• CONSIGNE 1: Reprenez à l'identique, parmi les lignes fournies ci-dessous, le passage qui commence à la ligne contenant "How far away is [171,457]" et s'achève à la ligne contenant "81.5 inches", ces deux lignes comprises.

• TEXTE À LIRE:
= = = = =
La Suisse est de loin le plus grand donateur du CIDHG, puisqu’elle lui alloue 9,4 millions de francs suisses par an. Quelle en est la raison? Et quelle est l’affectation prévue pour ces fonds en 2021?
La Suisse a créé le CIDHG à la fin de la guerre froide, pour contribuer à un monde plus sûr. En accordant un financement de base aux trois centres, la Suisse s’assure qu’ils puissent offrir leurs services de manière flexible et adaptée aux clients visés. Ce financement garantit l’indépendance des centres, pour laquelle ils sont très appréciés. Dans le domaine du déminage humanitaire notamment, il est important de fournir un soutien non bureaucratique aux États qui sortent d’un conflit armé, afin que les dangers pour la population locale puissent être rapidement identifiés et éliminés. Cette approche est justement possible grâce au financement de la Suisse.
En 2021, le CIDHG continuera à participer à l’élaboration de normes et de stratégies nationales pour faciliter le déminage. Même si de grands progrès ont déjà été réalisés en la matière, il reste beaucoup à faire pour délivrer le monde du danger de ces armes. Ces dernières années, le CIDHG a également commencé à conseiller les gouvernements en matière de stockage sécurisé des munitions. Il s’agit là d’une tâche importante pour la protection de la population civile, comme nous l’a enseigné notre propre expérience (explosion du dépôt de munitions de Mitholz il y a 70 ans).
Jusqu’à quel point les centres de Genève sont-ils suisses, ou internationaux?
Les Centres de Genève font partie intégrante de la Genève internationale et la Stratégie de politique extérieure 2020-2023 du Conseil fédéral nous demande de renforcer la Genève internationale en tant que pilier du multilatéralisme.
Il s’agit de fondations indépendantes qui connaissent un grand succès. En même temps, elles sont fortement associées aux valeurs suisses de neutralité et d’impartialité et à sa tradition humanitaire. Leur lien avec la Suisse constitue un atout compétitif et fait partie de leur identité. Le fait que leurs conseils d’administration soient composés de représentants de 30 à 50 pays confirme leur interconnexion avec le reste du monde.
Qu'est-ce qui vous pousse à vous impliquer en tant que Directeur du Comité, quel est à ce jour votre meilleur souvenir?
Dans mes fonctions précédentes comme chef de mission suppléant à Washington, j’ai pu accompagner à plusieurs reprises des délégations de représentants du Congrès et de groupes de réflexion en visite dans les centres de Genève. J’ai pu apprécier en direct le grand professionnalisme et l’efficacité de ces centres. Le fait que les experts américains aient été eux aussi impressionnés par ces visites en dit long. Je souhaite que nous puissions tirer le meilleur parti possible des synergies potentielles et des centres eux-mêmes, pour la politique de sécurité et la politique étrangère de la Suisse.
= = = = =
• CONSIGNE 2: Recopiez sans rien changer le passage du texte sur le CIDHG ci-dessus qui commence par les mots "Jusqu’à quel point" et se termine par les mots "reste du monde.".
= = = = =
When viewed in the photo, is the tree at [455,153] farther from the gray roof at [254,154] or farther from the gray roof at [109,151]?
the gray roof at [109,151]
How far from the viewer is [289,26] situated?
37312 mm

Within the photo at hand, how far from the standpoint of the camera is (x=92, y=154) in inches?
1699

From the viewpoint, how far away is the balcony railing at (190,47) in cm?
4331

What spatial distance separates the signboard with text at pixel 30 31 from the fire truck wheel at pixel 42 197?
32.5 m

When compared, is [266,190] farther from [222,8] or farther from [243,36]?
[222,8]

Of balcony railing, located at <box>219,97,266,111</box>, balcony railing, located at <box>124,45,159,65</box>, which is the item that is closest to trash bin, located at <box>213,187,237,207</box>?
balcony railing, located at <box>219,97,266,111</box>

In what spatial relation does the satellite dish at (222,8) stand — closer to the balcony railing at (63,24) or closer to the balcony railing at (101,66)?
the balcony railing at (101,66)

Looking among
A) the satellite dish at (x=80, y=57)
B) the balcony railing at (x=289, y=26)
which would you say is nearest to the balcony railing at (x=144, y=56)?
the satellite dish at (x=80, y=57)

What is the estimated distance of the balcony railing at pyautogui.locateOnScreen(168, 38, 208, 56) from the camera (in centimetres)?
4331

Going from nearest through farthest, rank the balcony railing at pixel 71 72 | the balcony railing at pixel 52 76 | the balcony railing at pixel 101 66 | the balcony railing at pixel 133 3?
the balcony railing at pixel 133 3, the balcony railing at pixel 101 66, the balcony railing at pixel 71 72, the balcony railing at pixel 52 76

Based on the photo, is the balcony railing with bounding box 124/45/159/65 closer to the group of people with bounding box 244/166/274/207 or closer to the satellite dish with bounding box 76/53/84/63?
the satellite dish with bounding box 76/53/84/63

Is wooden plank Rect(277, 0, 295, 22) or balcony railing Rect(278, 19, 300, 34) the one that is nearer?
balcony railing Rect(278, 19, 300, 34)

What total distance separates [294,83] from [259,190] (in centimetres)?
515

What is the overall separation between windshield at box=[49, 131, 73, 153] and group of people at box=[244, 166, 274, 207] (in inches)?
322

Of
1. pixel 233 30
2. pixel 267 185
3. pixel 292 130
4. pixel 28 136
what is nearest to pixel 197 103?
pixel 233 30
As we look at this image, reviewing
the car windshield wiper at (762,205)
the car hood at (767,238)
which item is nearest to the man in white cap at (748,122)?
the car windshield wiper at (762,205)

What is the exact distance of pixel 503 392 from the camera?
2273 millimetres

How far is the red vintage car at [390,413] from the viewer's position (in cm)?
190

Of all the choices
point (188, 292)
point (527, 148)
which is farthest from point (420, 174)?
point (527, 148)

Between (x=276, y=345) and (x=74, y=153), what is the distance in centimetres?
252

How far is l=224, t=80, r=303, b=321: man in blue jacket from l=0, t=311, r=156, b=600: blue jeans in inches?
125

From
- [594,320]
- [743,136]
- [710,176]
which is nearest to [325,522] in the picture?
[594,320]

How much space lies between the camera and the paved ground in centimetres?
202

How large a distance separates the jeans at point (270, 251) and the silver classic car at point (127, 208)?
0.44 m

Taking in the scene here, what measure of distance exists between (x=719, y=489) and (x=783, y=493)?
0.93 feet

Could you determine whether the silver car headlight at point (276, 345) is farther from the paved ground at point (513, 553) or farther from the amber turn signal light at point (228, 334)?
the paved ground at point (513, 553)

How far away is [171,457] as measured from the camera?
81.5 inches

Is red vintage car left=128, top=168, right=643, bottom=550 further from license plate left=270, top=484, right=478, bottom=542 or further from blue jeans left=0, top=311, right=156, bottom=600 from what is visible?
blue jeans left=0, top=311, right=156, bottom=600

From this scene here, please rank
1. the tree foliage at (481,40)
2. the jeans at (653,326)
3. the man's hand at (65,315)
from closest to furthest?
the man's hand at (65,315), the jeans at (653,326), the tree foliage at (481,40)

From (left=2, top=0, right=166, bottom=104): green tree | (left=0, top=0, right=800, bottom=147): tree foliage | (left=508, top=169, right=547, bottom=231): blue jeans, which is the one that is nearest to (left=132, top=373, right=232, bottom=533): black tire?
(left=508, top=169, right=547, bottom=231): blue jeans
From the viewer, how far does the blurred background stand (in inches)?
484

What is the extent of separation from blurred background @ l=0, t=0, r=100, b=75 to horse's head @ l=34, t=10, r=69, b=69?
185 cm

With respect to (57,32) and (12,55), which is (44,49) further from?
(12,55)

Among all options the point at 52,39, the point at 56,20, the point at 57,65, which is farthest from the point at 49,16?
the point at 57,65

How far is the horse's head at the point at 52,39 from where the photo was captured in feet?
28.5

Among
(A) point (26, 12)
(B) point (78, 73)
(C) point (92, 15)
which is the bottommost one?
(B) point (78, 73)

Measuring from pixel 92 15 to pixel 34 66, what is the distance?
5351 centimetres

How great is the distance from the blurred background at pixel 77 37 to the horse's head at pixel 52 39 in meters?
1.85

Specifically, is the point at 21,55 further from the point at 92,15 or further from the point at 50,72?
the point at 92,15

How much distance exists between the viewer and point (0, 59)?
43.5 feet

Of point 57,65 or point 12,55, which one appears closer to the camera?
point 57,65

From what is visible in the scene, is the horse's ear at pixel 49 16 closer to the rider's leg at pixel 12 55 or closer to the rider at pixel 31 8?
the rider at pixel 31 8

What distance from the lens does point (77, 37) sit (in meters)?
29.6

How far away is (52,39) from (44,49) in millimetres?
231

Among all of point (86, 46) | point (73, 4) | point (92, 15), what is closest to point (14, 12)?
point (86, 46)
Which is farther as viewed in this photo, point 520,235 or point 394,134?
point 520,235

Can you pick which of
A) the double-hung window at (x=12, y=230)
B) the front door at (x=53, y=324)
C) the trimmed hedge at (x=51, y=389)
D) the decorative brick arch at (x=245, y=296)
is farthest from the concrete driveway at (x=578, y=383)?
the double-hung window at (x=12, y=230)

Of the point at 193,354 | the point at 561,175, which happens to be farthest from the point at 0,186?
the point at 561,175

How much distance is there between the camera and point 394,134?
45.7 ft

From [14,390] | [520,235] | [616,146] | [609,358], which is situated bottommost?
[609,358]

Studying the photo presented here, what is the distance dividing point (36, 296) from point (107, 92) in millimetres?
= = = = =
• RÉSULTAT ATTENDU 1:
How far away is [171,457] as measured from the camera?
81.5 inches

• RÉSULTAT ATTENDU 2:
Jusqu’à quel point les centres de Genève sont-ils suisses, ou internationaux?
Les Centres de Genève font partie intégrante de la Genève internationale et la Stratégie de politique extérieure 2020-2023 du Conseil fédéral nous demande de renforcer la Genève internationale en tant que pilier du multilatéralisme.
Il s’agit de fondations indépendantes qui connaissent un grand succès. En même temps, elles sont fortement associées aux valeurs suisses de neutralité et d’impartialité et à sa tradition humanitaire. Leur lien avec la Suisse constitue un atout compétitif et fait partie de leur identité. Le fait que leurs conseils d’administration soient composés de représentants de 30 à 50 pays confirme leur interconnexion avec le reste du monde.